Gary,
PLEASE keep open seating. I travel over 100,000 miles a year on both SWA and AA here in Dallas. One of the worst things on AA is the "trainwreck" they call a boarding process (to be fair, it's the same on all the other non-SWA airlines). Watching the process once I get seated is a nightmare! Maude wants her bag in the overhead near her seat but Doug, who's eight rows back, put his bag there. Now Maude stands around looking for a place to stash her bag, holding up traffic until she has to head upstream and give it to the folks on the ramp to take below. Flight attendants are uncomfortable telling people to sit the heck down because - well - they need to be in "their" seat rather than the empty chair they're standing right next to. Finally, open seating introduces yet another common phenomenon: the guy who knows he has seat 6B so he waited until the plane was about to take off before running to the airport. With open seating, it's "so long, sucker" to that guy. I could go on...suffice it to say that I have now adopted a policy of closing my eyes until the cabin door is shut and everyone's seated on AA because I simply cannot stand to watch the boarding process anymore. During the same time on SWA, I'm usually striking up a great conversation with the person next to me, making the whole SWA experience more friendly, engaging, and enjoyable.

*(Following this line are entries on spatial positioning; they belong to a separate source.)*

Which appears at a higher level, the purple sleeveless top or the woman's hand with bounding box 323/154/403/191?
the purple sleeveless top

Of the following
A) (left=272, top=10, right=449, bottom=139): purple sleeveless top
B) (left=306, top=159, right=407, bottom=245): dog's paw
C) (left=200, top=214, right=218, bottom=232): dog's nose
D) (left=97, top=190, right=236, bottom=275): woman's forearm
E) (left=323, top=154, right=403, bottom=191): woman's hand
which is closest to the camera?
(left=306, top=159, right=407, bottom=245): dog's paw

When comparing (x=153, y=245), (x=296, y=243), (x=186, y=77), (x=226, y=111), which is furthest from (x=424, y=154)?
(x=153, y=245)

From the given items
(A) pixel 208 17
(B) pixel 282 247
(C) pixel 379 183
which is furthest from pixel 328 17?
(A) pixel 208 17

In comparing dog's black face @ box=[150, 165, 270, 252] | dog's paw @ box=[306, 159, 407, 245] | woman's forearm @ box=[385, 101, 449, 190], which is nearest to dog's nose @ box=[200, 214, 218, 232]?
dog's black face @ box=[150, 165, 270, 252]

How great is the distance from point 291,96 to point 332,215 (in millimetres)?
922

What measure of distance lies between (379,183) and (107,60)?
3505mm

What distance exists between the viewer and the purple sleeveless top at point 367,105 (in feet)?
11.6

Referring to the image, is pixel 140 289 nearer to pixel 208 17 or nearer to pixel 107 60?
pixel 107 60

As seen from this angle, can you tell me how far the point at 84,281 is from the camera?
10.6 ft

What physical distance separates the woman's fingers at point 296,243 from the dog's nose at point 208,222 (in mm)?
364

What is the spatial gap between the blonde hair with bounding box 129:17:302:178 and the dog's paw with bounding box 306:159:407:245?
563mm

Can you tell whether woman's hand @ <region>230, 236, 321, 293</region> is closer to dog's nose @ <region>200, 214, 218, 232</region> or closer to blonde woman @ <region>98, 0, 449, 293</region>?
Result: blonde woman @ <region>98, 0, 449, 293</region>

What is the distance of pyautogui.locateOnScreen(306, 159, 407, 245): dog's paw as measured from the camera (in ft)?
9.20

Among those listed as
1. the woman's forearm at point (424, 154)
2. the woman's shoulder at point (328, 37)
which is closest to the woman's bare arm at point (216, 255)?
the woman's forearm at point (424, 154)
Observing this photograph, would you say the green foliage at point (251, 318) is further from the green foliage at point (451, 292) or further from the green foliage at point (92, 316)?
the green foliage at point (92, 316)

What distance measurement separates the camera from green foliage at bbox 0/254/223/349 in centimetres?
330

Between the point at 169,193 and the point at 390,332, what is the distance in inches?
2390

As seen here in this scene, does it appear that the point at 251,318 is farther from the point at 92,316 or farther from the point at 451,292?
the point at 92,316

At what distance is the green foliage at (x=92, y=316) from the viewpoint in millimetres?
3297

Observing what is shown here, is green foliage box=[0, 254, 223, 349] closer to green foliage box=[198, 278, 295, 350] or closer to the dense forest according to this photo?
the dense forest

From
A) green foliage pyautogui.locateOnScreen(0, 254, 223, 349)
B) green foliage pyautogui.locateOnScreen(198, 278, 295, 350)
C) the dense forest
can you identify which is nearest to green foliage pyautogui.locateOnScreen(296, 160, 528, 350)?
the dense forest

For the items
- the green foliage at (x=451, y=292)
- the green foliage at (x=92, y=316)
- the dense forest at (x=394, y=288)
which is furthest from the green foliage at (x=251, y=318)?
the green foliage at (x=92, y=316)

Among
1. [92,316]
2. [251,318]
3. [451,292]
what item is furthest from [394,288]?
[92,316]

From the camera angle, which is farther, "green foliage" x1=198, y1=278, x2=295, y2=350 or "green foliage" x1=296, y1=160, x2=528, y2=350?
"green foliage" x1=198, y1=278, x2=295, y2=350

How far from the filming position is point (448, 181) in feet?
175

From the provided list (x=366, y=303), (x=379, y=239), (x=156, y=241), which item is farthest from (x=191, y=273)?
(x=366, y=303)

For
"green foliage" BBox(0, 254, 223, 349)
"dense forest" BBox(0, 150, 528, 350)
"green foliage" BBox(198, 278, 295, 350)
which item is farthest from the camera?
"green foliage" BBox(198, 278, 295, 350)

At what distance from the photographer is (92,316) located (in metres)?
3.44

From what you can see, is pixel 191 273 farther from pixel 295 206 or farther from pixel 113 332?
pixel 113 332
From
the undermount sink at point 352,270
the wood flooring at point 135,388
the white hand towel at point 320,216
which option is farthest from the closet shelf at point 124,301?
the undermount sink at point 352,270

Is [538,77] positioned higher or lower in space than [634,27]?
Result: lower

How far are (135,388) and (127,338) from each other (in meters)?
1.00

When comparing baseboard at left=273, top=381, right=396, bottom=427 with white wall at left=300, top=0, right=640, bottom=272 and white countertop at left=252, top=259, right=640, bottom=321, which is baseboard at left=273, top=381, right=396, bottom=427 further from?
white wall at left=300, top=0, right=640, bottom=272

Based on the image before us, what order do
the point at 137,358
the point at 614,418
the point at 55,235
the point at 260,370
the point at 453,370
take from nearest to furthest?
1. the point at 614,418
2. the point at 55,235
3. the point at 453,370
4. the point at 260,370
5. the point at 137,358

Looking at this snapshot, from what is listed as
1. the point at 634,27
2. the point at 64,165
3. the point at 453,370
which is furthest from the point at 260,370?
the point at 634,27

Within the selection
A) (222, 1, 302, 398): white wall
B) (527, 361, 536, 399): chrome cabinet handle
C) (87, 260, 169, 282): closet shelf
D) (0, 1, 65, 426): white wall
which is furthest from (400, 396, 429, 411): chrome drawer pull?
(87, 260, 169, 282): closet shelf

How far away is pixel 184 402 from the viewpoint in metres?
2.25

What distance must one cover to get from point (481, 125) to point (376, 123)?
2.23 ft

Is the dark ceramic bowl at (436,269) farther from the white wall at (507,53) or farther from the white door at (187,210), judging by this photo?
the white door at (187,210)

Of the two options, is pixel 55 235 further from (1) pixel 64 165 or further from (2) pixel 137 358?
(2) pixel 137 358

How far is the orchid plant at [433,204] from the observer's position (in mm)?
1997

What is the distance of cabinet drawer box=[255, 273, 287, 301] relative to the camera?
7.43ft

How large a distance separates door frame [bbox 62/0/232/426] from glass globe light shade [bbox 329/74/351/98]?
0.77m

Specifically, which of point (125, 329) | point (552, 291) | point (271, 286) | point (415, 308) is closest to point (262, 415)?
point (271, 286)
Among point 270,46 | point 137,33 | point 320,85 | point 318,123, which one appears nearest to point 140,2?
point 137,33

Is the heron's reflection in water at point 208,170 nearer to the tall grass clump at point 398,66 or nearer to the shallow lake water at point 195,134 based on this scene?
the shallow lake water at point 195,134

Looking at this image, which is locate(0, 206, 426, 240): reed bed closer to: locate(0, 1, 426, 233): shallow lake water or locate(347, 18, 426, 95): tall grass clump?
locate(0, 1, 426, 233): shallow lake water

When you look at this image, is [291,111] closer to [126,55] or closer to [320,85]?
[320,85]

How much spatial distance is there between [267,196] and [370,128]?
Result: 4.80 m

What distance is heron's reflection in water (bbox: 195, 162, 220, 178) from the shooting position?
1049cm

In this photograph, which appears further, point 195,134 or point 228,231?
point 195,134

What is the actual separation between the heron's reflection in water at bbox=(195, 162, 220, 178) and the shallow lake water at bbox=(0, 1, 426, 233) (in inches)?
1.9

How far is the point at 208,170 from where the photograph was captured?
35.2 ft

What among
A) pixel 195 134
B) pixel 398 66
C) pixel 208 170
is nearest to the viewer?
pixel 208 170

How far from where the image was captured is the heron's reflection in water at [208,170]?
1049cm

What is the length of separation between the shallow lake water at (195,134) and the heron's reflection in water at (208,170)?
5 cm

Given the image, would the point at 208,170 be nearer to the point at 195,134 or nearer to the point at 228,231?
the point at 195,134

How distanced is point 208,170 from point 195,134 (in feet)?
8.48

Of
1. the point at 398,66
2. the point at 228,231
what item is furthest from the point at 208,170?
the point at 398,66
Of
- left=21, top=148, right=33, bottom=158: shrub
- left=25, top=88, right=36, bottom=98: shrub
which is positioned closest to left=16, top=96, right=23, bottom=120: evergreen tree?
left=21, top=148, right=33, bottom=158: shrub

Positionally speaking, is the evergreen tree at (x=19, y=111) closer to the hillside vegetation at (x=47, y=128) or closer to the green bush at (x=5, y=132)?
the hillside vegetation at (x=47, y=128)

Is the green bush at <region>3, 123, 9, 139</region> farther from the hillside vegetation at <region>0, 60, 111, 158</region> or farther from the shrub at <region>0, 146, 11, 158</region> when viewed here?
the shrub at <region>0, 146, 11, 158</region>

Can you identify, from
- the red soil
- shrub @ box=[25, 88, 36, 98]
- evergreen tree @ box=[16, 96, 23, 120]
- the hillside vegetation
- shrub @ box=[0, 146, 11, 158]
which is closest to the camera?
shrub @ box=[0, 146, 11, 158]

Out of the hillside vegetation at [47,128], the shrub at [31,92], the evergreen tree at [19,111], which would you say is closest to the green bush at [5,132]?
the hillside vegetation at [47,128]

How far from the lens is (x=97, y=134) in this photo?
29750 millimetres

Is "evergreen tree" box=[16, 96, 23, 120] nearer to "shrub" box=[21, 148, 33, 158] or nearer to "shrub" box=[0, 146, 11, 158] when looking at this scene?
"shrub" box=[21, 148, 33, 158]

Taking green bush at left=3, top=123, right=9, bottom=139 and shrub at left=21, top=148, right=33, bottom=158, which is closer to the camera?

BTW - folks may not like the "mayhem" at the SWA gate area but, in my view, it's a "pay-me-now or pay-me-later" kind of thing. I'd rather take some jostling and confusion in the relatively large air-conditioned boarding area than have the continuous struggle in the cramped, one-aisle airplane where your excellent flight attendants will now find themselves hamstrung to do much to accelerate the process because - hey, it's the customer's assigned seat.
Good luck as you make the choice. Please know that the more you become like "them", the less compelling your value proposition becomes for "us".
Joe
P.S. I'm not an airline operations expert but I really have a hard time believing even Southwest can load an "assigned seat" aircraft as fast as it does a "open seating" plane today. I hope someone in Operations is traveling on other airlines to see what a disaster it is (and it only seems to get worse with higher load factors).